Consider the equation

$\displaystyle \Delta u=u^p\text{ on }\mathbb{R}^n$

usually we call the equation is subcritical when ${p<\frac{n+2}{n-2}}$, supercritical when ${p>\frac{n+2}{n-2}}$. The reason comes from the scalling the solution. Suppose ${u(x)}$ is a solution of the equation, then ${u^\lambda(x)=\lambda^{\frac{2}{p-1}}u(\lambda x)}$ is another solution. Consider the energy possessed by ${u}$ around any point ${x_0}$ of radius ${{\lambda}}$ can be bounded

$\displaystyle \int_{B_{\lambda}(x_0)}|\nabla u(x)|^2dx\leq E$

when ${\lambda\rightarrow 0}$, we scale ${B_\lambda(x_0)}$ to ${B_1(x_0)}$, then ${u}$ will become ${u^\lambda}$ in order to be a solution and ${u^\lambda}$ lives on ${B_1(x_0)}$. While the energy will be

$\displaystyle \int_{B_{1}(x_0)}|\nabla u^\lambda(x)|^2dx=\lambda^{\frac{4}{p-1}+2-n}\int_{B_{\lambda}(x_0)}|\nabla u(y)|^2dy$

If the ${\delta=\frac{4}{p-1}+2-n<0}$, which is ${p> \frac{n+2}{n-2}}$, the energy bound of ${u^\lambda}$ will become ${\lambda^\delta E}$. Since ${\lambda\rightarrow 0}$, the bound deteriorates by ‘zooming in’. In this case, we call the equation is supercritical.
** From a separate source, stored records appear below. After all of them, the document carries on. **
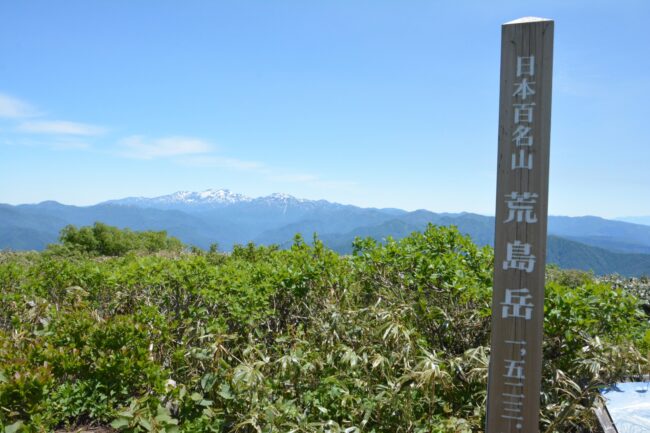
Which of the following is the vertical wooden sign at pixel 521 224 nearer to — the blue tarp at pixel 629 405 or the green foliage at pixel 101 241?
the blue tarp at pixel 629 405

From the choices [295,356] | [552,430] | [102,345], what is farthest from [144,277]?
[552,430]

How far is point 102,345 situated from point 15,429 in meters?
0.74

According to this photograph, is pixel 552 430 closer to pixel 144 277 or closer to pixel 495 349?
pixel 495 349

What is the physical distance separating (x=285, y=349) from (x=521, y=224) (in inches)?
85.1

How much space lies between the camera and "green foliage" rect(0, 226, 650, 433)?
2949mm

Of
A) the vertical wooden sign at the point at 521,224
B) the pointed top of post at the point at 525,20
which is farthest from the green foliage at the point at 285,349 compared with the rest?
the pointed top of post at the point at 525,20

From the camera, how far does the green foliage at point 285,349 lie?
9.68 ft

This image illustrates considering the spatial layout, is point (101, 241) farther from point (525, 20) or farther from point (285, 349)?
point (525, 20)

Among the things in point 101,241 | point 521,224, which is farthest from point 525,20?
point 101,241

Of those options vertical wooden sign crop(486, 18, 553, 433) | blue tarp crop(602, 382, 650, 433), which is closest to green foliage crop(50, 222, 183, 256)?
blue tarp crop(602, 382, 650, 433)

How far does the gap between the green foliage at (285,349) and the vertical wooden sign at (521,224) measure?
2.28 ft

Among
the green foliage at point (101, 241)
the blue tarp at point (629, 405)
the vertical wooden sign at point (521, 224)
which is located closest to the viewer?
the vertical wooden sign at point (521, 224)

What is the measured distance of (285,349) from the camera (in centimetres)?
Result: 369

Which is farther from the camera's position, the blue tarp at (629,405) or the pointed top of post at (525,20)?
the blue tarp at (629,405)
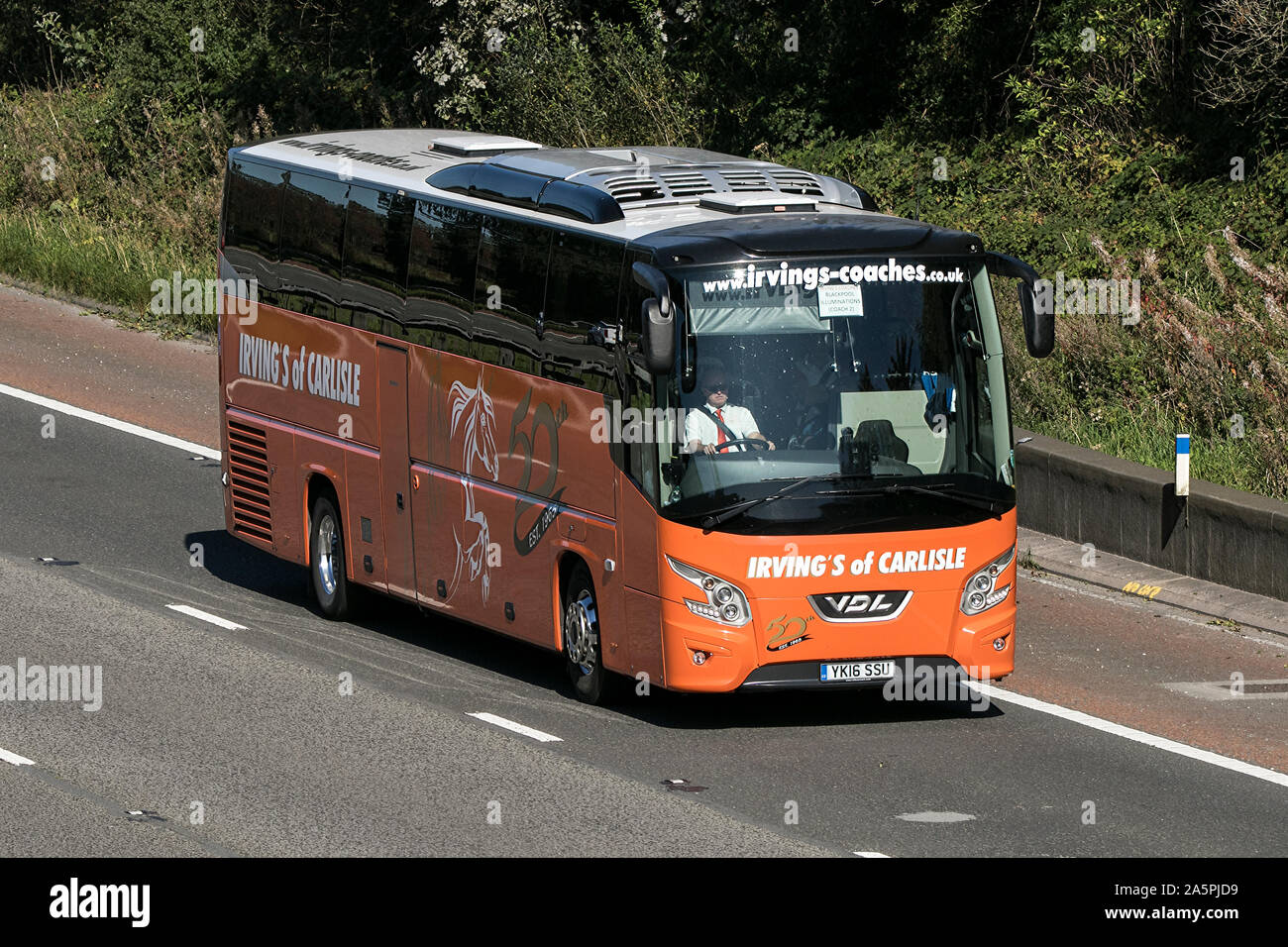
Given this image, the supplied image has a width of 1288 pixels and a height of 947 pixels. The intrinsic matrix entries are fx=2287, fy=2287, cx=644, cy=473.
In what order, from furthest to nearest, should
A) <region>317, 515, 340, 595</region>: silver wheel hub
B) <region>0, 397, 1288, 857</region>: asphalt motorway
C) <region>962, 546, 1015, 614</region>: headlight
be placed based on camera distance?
<region>317, 515, 340, 595</region>: silver wheel hub, <region>962, 546, 1015, 614</region>: headlight, <region>0, 397, 1288, 857</region>: asphalt motorway

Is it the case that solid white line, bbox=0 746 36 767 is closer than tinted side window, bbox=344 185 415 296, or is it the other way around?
solid white line, bbox=0 746 36 767

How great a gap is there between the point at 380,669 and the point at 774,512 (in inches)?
136

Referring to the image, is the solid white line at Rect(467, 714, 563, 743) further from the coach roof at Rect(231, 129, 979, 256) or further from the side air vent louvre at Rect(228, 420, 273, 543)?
the side air vent louvre at Rect(228, 420, 273, 543)

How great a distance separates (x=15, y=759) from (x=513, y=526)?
12.2ft

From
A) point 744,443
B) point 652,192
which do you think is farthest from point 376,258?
point 744,443

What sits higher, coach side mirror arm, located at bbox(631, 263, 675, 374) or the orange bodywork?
coach side mirror arm, located at bbox(631, 263, 675, 374)

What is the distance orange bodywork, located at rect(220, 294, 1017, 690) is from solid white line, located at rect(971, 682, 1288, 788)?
0.63 m

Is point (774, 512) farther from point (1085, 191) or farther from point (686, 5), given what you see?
point (686, 5)

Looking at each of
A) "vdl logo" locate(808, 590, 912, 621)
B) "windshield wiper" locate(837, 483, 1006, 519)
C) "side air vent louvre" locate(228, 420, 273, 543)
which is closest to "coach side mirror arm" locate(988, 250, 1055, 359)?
"windshield wiper" locate(837, 483, 1006, 519)

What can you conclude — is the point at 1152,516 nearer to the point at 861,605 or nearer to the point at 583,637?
the point at 861,605

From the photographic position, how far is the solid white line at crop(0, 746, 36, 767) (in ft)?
38.6

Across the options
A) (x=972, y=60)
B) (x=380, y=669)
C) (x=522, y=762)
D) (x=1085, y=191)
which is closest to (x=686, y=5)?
(x=972, y=60)

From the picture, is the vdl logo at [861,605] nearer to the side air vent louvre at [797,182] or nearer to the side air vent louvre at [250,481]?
the side air vent louvre at [797,182]

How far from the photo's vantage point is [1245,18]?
24.1 m
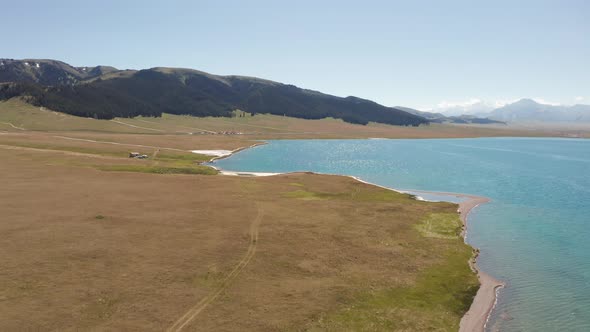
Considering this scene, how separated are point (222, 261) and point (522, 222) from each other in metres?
61.5

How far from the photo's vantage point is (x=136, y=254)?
53625 mm

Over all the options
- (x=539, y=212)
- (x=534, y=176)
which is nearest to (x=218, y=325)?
(x=539, y=212)

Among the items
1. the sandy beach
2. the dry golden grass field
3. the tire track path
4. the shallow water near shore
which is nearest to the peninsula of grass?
the shallow water near shore

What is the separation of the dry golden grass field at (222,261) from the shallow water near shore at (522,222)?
5.30 metres

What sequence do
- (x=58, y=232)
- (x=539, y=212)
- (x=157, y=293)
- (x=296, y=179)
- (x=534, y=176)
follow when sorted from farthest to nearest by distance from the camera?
(x=534, y=176) → (x=296, y=179) → (x=539, y=212) → (x=58, y=232) → (x=157, y=293)

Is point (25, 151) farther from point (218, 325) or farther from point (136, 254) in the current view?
point (218, 325)

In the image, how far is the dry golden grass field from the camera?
39125 millimetres

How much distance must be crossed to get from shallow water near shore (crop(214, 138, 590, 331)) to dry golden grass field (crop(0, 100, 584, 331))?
5.30 m

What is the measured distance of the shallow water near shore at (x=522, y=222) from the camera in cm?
4475

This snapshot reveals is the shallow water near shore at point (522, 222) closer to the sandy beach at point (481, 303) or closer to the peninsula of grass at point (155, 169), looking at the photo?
the sandy beach at point (481, 303)

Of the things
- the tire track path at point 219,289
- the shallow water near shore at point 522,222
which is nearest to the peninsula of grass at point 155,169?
the shallow water near shore at point 522,222

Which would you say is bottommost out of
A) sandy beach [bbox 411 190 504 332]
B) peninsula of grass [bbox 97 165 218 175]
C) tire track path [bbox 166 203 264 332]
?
sandy beach [bbox 411 190 504 332]

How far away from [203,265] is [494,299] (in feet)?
112

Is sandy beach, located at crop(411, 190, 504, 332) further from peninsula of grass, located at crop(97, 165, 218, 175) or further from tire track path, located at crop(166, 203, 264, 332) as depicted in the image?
peninsula of grass, located at crop(97, 165, 218, 175)
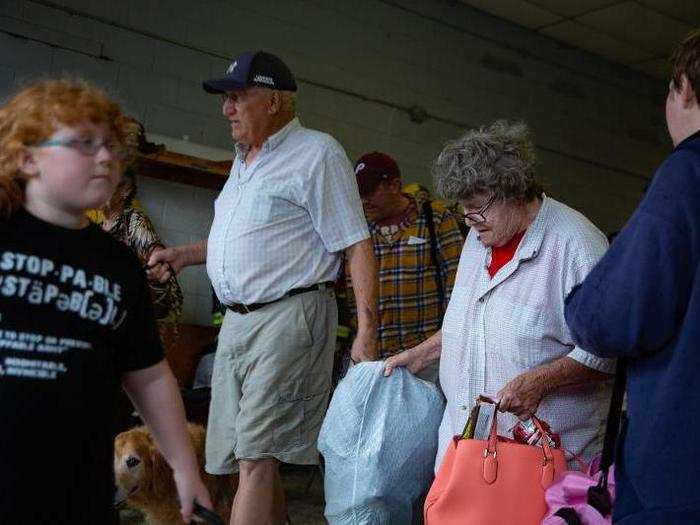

The solution looks more singular at this time.

Remark: The energy should include ${\int_{B_{\lambda}(x_0)}u^2dx}$, but somehow this term scale differently with ${\int_{B_{\lambda}(x_0)}|\nabla u(x)|^2dx}$ and can not give one the critical exponent exactly.